High desert gardens have to accommodate some of the harshest growing conditions in the world. High desert plants have to adapt to daytime temperatures well over 100 degrees and night chills that can drop below freezing. Water is scarce, so high desert landscaping has to be done with awareness of the region's ecological needs.
Even with the most careful high desert landscaping, a desert garden can look barren without the bright blooms of more temperate climes. Decorate and enhance your garden with birds and butterflies. There are many native plants that attract flying friends, including the hummingbird bush. Milkweed draws butterflies and the hedgehog cactus attracts songbirds, butterflies and hummingbirds.

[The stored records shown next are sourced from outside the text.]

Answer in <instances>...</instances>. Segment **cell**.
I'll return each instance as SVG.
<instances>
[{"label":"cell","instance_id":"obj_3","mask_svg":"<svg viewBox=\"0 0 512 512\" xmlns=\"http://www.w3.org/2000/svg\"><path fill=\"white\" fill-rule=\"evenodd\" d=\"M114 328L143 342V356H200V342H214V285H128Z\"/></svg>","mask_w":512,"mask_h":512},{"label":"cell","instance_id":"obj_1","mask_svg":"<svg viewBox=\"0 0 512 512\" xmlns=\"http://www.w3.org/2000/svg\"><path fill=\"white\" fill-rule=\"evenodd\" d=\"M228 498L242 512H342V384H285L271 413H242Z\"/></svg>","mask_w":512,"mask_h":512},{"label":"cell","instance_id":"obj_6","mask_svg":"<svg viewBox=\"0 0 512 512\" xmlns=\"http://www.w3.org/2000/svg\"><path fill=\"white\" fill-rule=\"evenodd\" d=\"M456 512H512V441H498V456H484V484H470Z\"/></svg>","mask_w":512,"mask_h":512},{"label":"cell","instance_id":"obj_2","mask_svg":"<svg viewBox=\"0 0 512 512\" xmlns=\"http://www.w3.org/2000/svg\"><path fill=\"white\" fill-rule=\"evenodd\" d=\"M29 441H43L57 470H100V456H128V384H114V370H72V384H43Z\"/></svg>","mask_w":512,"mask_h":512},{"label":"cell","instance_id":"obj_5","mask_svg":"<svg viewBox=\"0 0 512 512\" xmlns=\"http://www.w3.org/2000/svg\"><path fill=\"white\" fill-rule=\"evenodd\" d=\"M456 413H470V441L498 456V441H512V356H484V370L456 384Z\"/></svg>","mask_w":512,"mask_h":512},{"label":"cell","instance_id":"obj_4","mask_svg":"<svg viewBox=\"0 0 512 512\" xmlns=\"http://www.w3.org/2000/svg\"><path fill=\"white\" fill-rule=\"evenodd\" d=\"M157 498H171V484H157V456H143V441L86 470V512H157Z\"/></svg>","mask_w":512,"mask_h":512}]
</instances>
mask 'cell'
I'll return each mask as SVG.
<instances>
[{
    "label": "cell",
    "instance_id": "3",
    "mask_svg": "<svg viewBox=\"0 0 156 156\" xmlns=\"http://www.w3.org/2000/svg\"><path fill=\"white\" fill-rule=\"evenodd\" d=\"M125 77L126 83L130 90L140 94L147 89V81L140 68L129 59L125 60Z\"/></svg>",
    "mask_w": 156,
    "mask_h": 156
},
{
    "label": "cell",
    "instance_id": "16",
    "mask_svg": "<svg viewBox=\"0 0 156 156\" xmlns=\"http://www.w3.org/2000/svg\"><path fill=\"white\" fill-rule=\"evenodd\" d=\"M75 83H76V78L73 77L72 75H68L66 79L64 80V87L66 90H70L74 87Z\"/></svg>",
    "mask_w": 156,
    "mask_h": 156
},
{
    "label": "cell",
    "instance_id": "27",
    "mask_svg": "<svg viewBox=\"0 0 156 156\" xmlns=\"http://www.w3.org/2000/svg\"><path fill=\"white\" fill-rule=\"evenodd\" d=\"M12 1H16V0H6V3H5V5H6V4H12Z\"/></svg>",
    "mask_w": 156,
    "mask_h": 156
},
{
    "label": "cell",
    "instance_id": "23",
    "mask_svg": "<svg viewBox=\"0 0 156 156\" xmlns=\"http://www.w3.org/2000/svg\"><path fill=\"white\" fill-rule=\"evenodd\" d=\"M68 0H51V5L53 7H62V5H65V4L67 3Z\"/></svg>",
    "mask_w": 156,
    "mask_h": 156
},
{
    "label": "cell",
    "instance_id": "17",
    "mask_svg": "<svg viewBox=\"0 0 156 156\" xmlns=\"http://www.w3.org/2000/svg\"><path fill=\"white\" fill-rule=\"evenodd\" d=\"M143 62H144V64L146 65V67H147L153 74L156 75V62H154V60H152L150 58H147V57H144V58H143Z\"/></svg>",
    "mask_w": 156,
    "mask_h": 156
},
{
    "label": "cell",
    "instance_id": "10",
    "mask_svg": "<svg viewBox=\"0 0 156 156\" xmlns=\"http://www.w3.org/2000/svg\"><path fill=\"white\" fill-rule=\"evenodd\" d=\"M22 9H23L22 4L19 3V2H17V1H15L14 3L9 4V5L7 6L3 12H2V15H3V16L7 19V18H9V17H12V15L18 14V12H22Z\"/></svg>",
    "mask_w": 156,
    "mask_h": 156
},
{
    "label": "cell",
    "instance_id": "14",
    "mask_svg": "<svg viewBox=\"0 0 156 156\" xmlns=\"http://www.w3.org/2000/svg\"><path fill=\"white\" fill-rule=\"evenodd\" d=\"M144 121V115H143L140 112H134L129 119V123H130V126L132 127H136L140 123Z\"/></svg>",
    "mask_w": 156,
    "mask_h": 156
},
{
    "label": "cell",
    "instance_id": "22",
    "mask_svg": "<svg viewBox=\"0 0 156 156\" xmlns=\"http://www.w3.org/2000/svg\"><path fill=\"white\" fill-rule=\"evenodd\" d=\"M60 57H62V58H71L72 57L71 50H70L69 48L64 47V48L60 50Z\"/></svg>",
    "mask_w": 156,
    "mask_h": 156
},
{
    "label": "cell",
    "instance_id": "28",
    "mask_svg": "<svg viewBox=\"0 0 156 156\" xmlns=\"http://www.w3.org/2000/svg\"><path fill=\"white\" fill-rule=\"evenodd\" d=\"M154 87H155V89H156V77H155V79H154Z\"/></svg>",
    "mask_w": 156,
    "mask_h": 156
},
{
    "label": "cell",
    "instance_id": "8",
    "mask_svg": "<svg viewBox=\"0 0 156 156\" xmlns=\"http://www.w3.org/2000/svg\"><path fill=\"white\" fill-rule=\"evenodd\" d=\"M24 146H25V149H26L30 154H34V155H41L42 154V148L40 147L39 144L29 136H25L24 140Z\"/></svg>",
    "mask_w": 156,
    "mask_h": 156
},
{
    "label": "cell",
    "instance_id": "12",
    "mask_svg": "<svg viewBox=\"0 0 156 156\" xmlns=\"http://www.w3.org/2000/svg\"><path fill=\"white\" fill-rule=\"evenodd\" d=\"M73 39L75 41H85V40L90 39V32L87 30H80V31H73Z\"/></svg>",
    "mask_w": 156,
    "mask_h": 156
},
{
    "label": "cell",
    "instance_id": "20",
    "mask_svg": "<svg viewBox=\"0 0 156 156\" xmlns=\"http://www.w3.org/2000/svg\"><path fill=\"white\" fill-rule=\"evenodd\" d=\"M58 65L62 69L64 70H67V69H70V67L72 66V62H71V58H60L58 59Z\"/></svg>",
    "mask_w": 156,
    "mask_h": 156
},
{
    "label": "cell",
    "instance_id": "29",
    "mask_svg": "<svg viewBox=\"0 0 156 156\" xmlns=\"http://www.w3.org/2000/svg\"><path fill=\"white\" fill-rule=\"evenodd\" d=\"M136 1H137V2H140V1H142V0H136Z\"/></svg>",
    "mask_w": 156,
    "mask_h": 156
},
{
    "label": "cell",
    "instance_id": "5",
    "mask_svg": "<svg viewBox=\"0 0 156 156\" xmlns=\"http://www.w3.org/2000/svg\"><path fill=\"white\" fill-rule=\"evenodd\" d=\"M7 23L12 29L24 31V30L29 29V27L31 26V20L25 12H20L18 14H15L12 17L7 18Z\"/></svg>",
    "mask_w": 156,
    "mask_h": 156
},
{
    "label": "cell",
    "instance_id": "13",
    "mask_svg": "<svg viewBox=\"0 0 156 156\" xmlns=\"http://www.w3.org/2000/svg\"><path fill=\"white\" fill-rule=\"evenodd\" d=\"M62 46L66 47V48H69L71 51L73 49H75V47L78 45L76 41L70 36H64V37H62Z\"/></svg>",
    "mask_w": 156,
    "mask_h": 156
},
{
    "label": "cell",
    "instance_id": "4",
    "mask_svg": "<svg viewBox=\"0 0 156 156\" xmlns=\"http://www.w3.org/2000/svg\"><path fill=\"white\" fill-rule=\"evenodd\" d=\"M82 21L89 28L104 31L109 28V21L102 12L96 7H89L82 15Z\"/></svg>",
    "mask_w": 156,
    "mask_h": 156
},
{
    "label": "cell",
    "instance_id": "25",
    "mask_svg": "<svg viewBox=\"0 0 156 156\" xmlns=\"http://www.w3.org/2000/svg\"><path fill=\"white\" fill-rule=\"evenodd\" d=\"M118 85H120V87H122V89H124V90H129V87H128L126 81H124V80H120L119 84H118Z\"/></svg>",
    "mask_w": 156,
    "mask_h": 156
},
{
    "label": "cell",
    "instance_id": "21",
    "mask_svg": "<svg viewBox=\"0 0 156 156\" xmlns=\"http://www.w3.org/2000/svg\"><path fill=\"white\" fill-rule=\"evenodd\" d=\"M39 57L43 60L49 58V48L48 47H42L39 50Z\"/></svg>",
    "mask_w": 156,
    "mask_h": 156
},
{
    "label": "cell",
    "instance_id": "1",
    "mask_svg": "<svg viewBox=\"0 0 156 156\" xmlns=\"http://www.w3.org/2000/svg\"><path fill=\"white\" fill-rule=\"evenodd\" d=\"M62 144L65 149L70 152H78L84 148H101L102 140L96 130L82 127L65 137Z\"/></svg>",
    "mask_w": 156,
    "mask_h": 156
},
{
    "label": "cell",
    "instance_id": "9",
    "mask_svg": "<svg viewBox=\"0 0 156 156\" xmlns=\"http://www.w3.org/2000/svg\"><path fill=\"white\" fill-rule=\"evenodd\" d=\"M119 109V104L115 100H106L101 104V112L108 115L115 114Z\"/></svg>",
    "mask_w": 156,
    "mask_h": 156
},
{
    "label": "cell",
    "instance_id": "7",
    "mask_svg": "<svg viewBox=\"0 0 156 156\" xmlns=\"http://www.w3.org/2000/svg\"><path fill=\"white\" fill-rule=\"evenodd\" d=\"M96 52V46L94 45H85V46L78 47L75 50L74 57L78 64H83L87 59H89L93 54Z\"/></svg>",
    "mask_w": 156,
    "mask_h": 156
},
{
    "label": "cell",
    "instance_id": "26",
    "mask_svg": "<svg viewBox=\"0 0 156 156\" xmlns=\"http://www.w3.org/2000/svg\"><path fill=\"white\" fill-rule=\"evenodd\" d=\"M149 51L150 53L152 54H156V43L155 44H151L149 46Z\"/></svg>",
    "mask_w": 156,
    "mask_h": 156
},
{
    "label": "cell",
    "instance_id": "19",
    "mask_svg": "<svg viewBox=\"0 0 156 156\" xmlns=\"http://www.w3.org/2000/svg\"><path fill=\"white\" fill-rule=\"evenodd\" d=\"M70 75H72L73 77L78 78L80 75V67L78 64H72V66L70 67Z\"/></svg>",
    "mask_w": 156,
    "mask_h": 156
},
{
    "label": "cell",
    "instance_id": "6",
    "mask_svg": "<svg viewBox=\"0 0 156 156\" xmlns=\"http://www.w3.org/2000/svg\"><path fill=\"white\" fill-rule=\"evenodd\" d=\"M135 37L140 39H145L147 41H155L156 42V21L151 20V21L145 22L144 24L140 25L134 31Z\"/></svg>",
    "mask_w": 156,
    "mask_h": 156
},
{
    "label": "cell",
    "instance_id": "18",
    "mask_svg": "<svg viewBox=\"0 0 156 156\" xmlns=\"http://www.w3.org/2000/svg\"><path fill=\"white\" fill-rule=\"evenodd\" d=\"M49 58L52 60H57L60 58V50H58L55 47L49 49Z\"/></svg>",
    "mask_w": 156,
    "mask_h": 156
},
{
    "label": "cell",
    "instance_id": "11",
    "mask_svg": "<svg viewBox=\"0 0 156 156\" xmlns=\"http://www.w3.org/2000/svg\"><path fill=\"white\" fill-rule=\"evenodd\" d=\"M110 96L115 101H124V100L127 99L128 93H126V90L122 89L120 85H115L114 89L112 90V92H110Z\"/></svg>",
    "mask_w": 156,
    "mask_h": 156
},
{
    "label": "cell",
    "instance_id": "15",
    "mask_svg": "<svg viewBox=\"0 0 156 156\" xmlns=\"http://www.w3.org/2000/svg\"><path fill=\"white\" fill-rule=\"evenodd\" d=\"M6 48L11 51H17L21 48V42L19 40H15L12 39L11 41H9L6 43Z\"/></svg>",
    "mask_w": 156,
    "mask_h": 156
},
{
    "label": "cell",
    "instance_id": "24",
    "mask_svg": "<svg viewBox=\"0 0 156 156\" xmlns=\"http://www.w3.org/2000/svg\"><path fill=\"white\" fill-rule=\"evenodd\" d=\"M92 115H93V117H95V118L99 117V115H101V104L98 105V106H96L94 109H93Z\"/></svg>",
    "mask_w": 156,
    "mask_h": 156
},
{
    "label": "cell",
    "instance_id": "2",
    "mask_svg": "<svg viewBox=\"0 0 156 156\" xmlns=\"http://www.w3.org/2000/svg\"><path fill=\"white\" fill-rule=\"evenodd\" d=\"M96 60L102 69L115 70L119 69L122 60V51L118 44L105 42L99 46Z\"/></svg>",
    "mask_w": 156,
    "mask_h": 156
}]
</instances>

Living in the high desert, fire can be a fierce and even deadly enemy. If your home is in an area vulnerable to seasonal flare-ups, consider surrounding your house with fire-retardant plants as part of your desert landscaping. Many traditional high desert garden mainstays such as black sage, desert agave and purple nightshade will not significantly contribute to a fire, allowing blazes to burn out before they reach your home.
The dry hot days of the desert can be quite pleasant, provided you have some shade. Blur the line between indoor and outdoor high desert landscaping with covered pavilions and galleries. Create outdoor rooms and walkways out of adobe tiles or cast earth for a natural, high desert look. Add furniture, shade-loving plants, statues and even paintings to create the perfect desert day room.